■ Exercise prompt ■
Render the data below as a JSON list of strings with one string per line. Skip blank lines and leave out the pictures.

## begin

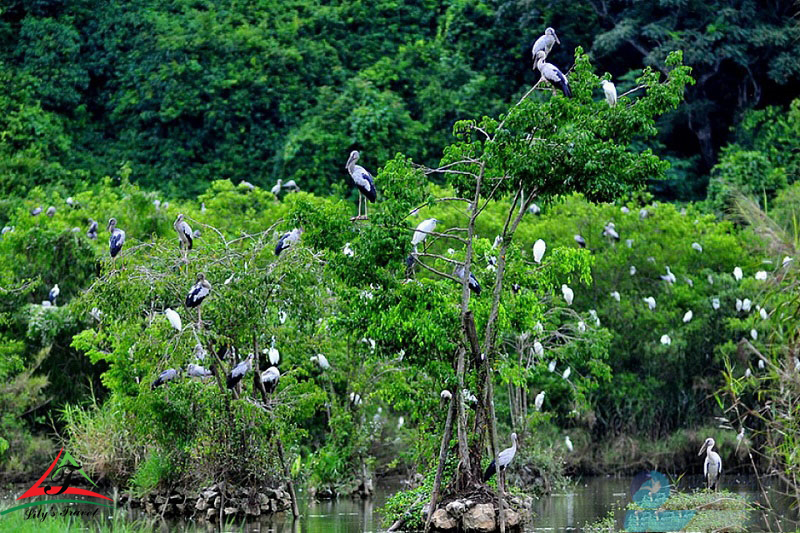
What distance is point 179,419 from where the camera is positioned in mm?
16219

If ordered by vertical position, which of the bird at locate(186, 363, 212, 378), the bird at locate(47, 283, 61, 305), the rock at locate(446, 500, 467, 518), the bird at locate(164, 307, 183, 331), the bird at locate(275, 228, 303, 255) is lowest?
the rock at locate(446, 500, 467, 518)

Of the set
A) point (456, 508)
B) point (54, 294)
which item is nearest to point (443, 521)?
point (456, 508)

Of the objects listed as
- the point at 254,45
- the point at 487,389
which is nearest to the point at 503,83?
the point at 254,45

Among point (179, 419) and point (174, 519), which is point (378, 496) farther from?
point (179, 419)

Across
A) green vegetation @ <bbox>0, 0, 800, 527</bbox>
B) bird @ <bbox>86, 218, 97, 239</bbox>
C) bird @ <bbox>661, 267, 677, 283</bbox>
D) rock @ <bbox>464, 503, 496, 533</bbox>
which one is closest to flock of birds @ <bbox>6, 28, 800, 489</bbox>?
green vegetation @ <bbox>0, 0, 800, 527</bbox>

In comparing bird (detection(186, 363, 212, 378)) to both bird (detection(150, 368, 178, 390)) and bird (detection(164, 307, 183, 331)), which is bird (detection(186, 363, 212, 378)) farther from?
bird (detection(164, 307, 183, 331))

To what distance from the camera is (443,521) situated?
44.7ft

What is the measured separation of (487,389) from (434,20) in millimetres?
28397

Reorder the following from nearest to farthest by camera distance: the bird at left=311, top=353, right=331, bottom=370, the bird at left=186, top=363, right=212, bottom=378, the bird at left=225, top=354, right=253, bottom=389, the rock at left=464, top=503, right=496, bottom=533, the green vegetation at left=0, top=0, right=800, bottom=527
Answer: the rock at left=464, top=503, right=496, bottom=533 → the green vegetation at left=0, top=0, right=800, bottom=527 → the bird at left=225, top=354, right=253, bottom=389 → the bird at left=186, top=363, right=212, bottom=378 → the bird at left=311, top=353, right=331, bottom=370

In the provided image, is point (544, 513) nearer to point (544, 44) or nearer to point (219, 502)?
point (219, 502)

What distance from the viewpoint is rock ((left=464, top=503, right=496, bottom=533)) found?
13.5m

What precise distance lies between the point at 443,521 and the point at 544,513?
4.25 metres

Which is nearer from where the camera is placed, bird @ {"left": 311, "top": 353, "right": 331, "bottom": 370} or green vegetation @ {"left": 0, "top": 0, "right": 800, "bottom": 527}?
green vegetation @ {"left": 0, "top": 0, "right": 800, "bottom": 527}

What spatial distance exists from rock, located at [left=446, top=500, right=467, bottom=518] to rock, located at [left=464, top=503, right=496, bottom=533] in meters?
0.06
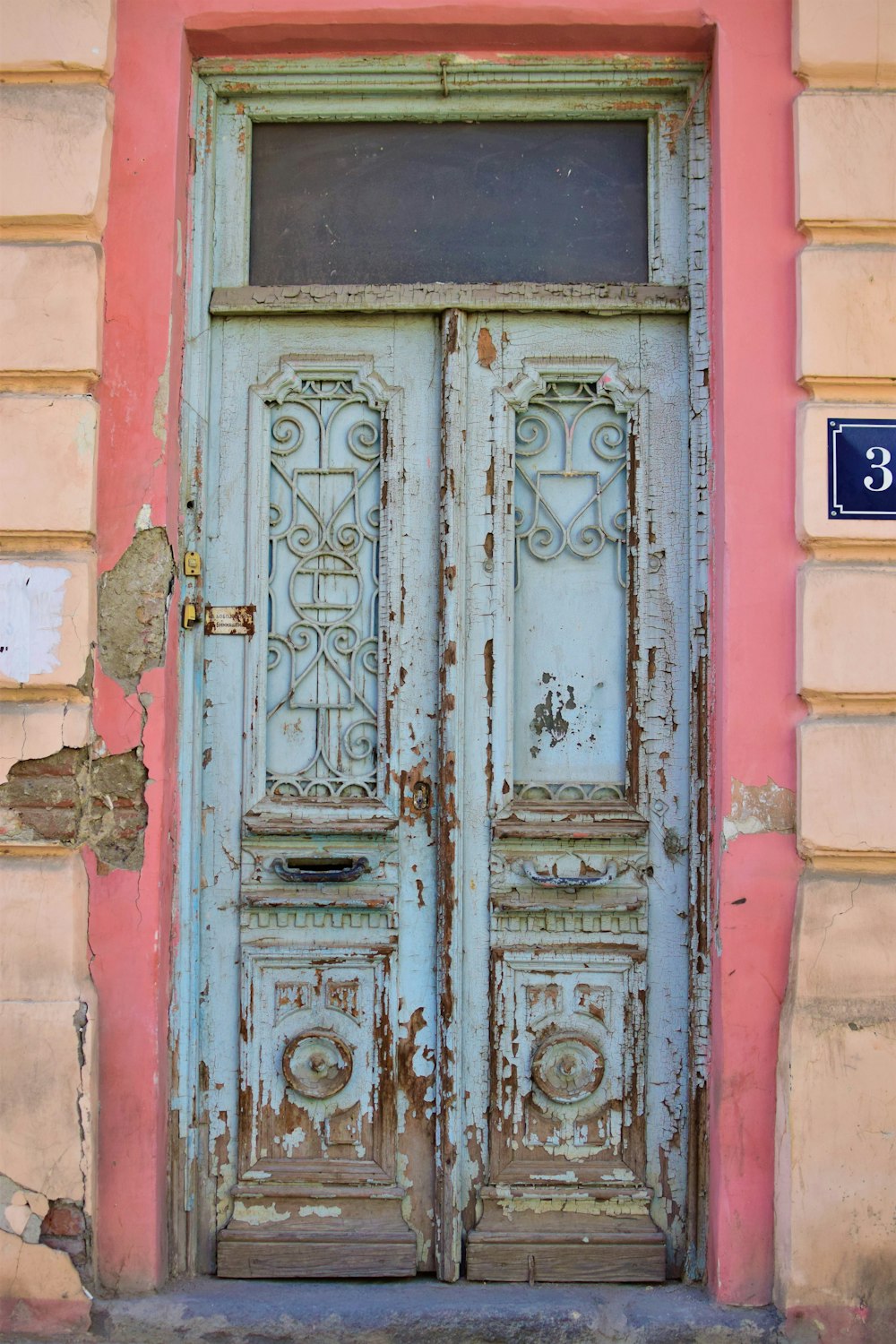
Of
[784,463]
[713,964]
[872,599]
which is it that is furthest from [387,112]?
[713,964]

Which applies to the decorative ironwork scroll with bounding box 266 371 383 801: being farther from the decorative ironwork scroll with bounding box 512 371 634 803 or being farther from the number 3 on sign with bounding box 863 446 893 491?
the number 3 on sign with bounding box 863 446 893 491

## end

■ Final answer ■
[
  "What distance is point 179,419 from where the camera is positioned in mm?",
  "16219",
  "If ordered by vertical position, which of the bird at locate(186, 363, 212, 378), the bird at locate(47, 283, 61, 305), the rock at locate(446, 500, 467, 518), the bird at locate(164, 307, 183, 331), the bird at locate(275, 228, 303, 255) is lowest?",
  "the rock at locate(446, 500, 467, 518)",
  "Of the set",
  "A) point (456, 508)",
  "B) point (54, 294)",
  "which item is nearest to point (443, 521)?",
  "point (456, 508)",
  "Of the objects listed as",
  "- the point at 254,45",
  "- the point at 487,389",
  "which is nearest to the point at 503,83?",
  "the point at 254,45",
  "Among point (179, 419) and point (174, 519), which is point (378, 496) farther from?",
  "point (179, 419)",
  "Across",
  "A) green vegetation @ <bbox>0, 0, 800, 527</bbox>",
  "B) bird @ <bbox>86, 218, 97, 239</bbox>",
  "C) bird @ <bbox>661, 267, 677, 283</bbox>",
  "D) rock @ <bbox>464, 503, 496, 533</bbox>",
  "which one is closest to flock of birds @ <bbox>6, 28, 800, 489</bbox>?",
  "green vegetation @ <bbox>0, 0, 800, 527</bbox>",
  "In comparing bird (detection(186, 363, 212, 378)) to both bird (detection(150, 368, 178, 390)) and bird (detection(164, 307, 183, 331)), which is bird (detection(186, 363, 212, 378)) farther from?",
  "bird (detection(164, 307, 183, 331))",
  "To what distance from the camera is (443,521) situated?",
  "44.7ft",
  "What is the measured separation of (487,389) from (434,20) in millimetres?",
  "28397",
  "Reorder the following from nearest to farthest by camera distance: the bird at left=311, top=353, right=331, bottom=370, the bird at left=186, top=363, right=212, bottom=378, the bird at left=225, top=354, right=253, bottom=389, the rock at left=464, top=503, right=496, bottom=533, the green vegetation at left=0, top=0, right=800, bottom=527",
  "Answer: the rock at left=464, top=503, right=496, bottom=533 → the green vegetation at left=0, top=0, right=800, bottom=527 → the bird at left=225, top=354, right=253, bottom=389 → the bird at left=186, top=363, right=212, bottom=378 → the bird at left=311, top=353, right=331, bottom=370",
  "In the provided image, is point (544, 513) nearer to point (544, 44) or nearer to point (219, 502)?",
  "point (219, 502)",
  "What distance from the viewpoint is rock ((left=464, top=503, right=496, bottom=533)) found?",
  "13.5m",
  "What precise distance lies between the point at 443,521 and the point at 544,513?",
  "4.25 metres",
  "Which is nearer from where the camera is placed, bird @ {\"left\": 311, \"top\": 353, \"right\": 331, \"bottom\": 370} or green vegetation @ {\"left\": 0, \"top\": 0, \"right\": 800, \"bottom\": 527}?",
  "green vegetation @ {\"left\": 0, \"top\": 0, \"right\": 800, \"bottom\": 527}",
  "What spatial distance exists from rock, located at [left=446, top=500, right=467, bottom=518] to rock, located at [left=464, top=503, right=496, bottom=533] in meters?",
  "0.06",
  "Of",
  "[784,463]",
  "[713,964]",
  "[872,599]",
  "which is it that is furthest from [387,112]?",
  "[713,964]",
  "Which applies to the decorative ironwork scroll with bounding box 266 371 383 801: being farther from the decorative ironwork scroll with bounding box 512 371 634 803 or being farther from the number 3 on sign with bounding box 863 446 893 491?",
  "the number 3 on sign with bounding box 863 446 893 491"
]